• Document passage:
# Albert Barnes



## Barnpreacher (Nov 18, 2007)

> Though a Presbyterian, Barnes argued that man possesses freewill; he urged his auditors exercise their power of choice, and to respond to God’s offer of salvation. These views brought him into serious conflict with strict Calvinists. After the publication of his commentary on Romans, Barnes was charged with doctrinal heresy, and put on trial (1835) by his presbytery. Ultimately, the church’s general assembly acquitted him, though with some censure. His teaching on “unlimited atonement” (contra Calvin) helped generate a split in the Presbyterian Church in 1837.



Adam Clarke & Albert Barnes: Scholars from the Past : ChristianCourier.com

Is this information accurate? The first sentence looks like a typical misunderstanding of Calvinism. Unless Barnes didn't believe the will was in bondage to sin, which I have a hard time believing he didn't. What about his teaching on unlimited atonement was contra Calvin?


----------



## DMcFadden (Nov 18, 2007)

Barnes was a VERY controversial exemplar of the so-called New School Presbyterianism (aka New School Calvinism). Participating in the Second Great Awakening, these scholars watered down their Calvinism out of a belief that it would further the outcome of revivalism. Barnes was a classic 4-point Calvinist and associated with folks such as Henry B. Smith and Lyman Beecher.

Scholars have differed on whether the New School Calvinists were the precursors of liberalism or fundamentalism! About the only point of connection I can think of is that they both disliked historic Calvinism and reacted against it.


----------

• Items from a dataset:
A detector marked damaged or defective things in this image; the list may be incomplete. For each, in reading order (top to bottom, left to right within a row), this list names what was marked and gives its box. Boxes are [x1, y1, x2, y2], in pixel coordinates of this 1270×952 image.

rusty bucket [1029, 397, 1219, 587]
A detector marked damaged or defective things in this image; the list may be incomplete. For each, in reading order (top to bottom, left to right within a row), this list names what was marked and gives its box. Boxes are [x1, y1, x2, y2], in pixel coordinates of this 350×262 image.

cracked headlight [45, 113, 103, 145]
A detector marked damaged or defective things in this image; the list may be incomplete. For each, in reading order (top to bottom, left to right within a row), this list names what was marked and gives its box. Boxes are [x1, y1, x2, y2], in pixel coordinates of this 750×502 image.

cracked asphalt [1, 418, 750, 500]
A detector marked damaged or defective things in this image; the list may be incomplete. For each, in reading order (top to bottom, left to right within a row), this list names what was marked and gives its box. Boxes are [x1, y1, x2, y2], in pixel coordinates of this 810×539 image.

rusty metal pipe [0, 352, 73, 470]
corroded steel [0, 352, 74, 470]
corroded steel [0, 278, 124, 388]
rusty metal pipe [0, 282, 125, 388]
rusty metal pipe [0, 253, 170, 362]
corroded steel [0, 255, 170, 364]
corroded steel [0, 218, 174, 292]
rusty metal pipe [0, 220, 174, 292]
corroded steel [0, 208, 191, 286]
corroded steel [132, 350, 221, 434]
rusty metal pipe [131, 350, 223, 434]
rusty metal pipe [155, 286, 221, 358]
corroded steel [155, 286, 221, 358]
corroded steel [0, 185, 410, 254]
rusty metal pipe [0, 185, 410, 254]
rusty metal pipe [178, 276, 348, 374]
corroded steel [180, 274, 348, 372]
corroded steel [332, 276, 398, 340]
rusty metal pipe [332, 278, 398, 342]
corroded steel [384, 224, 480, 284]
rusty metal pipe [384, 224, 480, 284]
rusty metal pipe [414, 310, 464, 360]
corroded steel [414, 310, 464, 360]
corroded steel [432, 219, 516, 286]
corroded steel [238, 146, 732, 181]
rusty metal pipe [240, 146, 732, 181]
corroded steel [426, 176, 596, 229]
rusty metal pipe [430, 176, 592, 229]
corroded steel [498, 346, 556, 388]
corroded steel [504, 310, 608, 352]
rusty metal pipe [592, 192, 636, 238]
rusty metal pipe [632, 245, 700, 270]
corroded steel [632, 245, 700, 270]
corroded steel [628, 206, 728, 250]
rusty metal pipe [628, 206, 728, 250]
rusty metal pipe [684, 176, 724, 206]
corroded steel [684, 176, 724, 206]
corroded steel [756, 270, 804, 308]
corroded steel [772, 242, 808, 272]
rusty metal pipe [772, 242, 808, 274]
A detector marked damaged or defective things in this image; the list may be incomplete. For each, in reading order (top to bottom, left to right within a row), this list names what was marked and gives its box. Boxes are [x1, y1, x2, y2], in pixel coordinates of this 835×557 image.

• Objective:
Answer these about the thread on Albert Barnes:
(a) In what year was Barnes put on trial by his presbytery?
(b) What kind of Calvinist does the second post call Barnes?
(c) Which two people does the second post say Barnes was associated with?

• Exercise result:
(a) 1835
(b) A classic 4-point Calvinist
(c) Henry B. Smith and Lyman Beecher